**TASK DETAILS**
Write out each entry below exactly. Do not include the images.

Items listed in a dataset
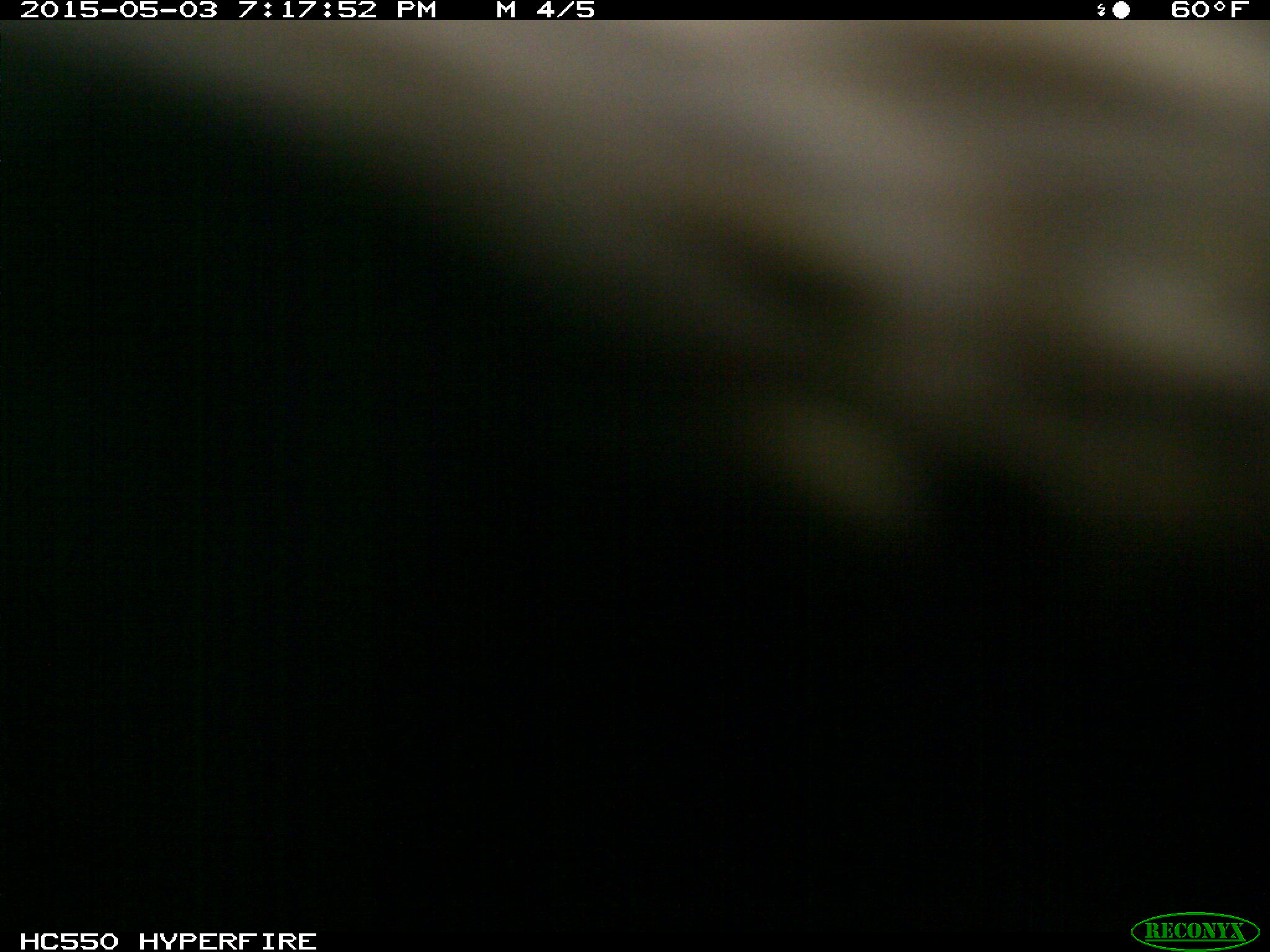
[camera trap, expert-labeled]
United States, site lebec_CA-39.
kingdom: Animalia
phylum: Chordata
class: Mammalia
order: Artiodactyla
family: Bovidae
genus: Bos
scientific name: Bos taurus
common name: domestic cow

**EXERCISE RESPONSE**
[camera trap, expert-labeled]
United States, site lebec_CA-39.
kingdom: Animalia
phylum: Chordata
class: Mammalia
order: Artiodactyla
family: Bovidae
genus: Bos
scientific name: Bos taurus
common name: domestic cow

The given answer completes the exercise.